KTSnowy commented 1 year ago

Screen Shot 2022-12-04 at 18 05 03 Well, I wasn't able to send the email apparently. It doesn't exist anymore? That's weird.

KTSnowy commented 1 year ago

@GitMensch We might have to make a new one for COBOL 2022.

GitMensch commented 1 year ago

Well, I wasn't able to send the email apparently. It doesn't exist anymore? That's weird.

The wrong address is a webmaster issue - so send a note to do-webmaster@nist.gov pointing out that erroneous reference and ask it to be replaced by the right person to ask on the suite.

We might have to make a new one for COBOL 2022.

That would be really nice.

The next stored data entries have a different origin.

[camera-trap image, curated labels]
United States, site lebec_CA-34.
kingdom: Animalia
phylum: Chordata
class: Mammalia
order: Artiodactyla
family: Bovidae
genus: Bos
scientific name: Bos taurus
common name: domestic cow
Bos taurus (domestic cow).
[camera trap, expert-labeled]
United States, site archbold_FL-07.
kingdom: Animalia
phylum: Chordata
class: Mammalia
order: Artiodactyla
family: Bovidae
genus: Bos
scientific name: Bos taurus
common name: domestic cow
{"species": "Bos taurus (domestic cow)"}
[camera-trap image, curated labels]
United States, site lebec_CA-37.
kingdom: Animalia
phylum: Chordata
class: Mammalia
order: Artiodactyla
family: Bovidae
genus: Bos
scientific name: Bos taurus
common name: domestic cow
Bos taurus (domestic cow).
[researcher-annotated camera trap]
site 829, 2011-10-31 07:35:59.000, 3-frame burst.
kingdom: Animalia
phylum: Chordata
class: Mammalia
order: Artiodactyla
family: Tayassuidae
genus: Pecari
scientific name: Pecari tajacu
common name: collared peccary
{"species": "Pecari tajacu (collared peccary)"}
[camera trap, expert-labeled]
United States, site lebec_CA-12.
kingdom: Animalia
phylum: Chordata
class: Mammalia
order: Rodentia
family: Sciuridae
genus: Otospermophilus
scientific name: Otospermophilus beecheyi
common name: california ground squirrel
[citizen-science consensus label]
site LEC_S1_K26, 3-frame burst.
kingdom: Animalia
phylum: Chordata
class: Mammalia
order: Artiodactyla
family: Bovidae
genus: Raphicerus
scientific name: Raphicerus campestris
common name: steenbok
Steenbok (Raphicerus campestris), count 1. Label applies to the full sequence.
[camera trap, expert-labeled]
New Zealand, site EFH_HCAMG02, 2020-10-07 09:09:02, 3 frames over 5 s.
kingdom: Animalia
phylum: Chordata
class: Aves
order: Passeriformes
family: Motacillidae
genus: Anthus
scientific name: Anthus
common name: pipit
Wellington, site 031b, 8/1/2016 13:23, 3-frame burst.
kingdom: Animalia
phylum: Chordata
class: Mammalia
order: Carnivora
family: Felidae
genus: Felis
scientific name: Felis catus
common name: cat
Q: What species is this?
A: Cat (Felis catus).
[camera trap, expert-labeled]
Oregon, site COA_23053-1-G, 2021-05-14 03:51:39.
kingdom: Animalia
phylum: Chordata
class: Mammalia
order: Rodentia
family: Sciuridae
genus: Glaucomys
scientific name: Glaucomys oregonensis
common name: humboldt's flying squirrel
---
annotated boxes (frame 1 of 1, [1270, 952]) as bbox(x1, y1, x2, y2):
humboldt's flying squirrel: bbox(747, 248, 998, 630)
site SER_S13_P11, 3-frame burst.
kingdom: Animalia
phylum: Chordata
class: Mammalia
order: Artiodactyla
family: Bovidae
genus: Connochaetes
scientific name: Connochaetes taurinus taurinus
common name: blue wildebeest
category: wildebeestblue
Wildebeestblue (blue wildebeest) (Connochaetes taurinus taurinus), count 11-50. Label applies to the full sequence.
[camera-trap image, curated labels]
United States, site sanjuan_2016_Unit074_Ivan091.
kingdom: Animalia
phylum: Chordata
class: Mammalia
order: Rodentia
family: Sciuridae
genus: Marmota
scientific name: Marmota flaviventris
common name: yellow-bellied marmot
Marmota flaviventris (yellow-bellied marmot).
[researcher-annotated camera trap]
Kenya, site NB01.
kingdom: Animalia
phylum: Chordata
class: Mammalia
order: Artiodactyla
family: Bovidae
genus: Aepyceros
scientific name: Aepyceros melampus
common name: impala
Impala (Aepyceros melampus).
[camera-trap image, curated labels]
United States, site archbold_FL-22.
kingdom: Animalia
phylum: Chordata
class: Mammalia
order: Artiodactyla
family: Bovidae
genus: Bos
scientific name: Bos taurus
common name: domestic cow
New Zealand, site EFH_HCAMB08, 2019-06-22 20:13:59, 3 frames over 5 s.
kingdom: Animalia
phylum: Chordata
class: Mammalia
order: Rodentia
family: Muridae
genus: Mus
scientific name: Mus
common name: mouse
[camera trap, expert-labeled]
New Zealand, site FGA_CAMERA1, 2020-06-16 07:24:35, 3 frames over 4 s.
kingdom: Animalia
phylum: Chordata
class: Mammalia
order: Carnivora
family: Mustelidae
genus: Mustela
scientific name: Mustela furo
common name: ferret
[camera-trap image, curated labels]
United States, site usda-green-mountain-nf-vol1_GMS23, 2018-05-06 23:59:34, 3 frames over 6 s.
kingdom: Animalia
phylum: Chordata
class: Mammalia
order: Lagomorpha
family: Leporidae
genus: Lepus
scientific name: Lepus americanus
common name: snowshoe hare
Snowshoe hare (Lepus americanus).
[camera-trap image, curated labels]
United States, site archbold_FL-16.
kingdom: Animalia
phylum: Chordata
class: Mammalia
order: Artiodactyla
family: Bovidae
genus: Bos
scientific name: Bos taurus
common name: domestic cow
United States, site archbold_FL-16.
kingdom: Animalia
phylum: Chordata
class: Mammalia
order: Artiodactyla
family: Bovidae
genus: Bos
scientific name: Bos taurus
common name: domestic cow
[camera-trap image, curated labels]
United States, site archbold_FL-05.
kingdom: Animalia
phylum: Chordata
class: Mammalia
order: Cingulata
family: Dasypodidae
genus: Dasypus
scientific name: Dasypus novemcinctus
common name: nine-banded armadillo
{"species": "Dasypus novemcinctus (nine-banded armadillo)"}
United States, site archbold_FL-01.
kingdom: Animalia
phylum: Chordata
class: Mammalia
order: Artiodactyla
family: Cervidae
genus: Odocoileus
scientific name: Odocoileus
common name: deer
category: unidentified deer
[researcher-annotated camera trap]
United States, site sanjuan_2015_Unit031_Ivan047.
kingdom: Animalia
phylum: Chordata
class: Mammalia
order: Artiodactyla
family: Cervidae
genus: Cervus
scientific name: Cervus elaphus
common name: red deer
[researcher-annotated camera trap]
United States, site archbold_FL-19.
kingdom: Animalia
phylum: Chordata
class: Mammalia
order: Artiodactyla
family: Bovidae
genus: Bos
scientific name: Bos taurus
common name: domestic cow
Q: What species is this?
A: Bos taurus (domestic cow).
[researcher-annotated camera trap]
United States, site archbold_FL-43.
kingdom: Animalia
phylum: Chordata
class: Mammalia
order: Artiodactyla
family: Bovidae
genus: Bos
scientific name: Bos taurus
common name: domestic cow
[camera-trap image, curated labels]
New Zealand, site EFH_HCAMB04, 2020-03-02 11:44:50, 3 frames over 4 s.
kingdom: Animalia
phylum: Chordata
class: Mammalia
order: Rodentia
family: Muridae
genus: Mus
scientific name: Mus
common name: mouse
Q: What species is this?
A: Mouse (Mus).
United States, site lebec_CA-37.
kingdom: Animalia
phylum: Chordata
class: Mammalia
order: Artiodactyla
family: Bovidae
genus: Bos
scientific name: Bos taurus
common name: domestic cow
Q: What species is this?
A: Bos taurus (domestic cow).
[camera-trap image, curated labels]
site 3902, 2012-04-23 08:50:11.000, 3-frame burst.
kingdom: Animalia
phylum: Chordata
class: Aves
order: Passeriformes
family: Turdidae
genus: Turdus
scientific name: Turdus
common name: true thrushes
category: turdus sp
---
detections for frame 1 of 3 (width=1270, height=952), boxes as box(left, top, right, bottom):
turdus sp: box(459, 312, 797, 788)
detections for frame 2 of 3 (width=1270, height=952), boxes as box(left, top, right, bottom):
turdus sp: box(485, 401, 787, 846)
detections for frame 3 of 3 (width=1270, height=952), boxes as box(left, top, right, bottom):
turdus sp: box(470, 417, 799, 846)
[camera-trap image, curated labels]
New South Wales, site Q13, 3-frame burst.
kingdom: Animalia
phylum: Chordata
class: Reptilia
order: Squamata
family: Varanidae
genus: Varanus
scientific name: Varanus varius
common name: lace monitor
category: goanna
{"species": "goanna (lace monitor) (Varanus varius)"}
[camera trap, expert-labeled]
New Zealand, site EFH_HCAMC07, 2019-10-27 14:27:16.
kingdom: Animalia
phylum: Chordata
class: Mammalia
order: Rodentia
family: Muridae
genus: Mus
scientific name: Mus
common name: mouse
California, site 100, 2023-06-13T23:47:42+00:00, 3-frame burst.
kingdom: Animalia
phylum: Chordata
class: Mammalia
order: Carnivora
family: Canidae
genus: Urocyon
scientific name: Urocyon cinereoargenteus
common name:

Fair warning: the person that created the NIST85 was also working on all of the newer standards and said something like "that could be done, but would take several weeks of complete working days".

If you go for it, please ensure this suite can be run on a gnu system that runs GnuCOBOL, too. ;-)

You could - of course - take the GnuCOBOL testsuite and copy from there - as long as the license matches (testsuite GPL3+) and you leave the copyright in - have fun. The "run" tests don't check for compiler messages (other than expecting none) and only in very rare cases have a GnuCOBOL specific result. If you filter those that don't match the COBOL standard, than you'd have a very good base.

KTSnowy commented 1 year ago

That would be really nice. Fair warning: the person that created the NIST85 was also working on all of the newer standards and said something like "that could be done, but would take several weeks of complete working days".

Well, Otterkit will be a long-term thing, I'm not planning to ever abandon it, so we'll have a ton of time to work on a new test suite.

We could integrate that into the Otterly Testing unit test framework. But instead of calling only the Otterkit compiler, it could ask for any compiler and it's command line "build and run" options and test the standard output against a set of pre-written COBOL tests.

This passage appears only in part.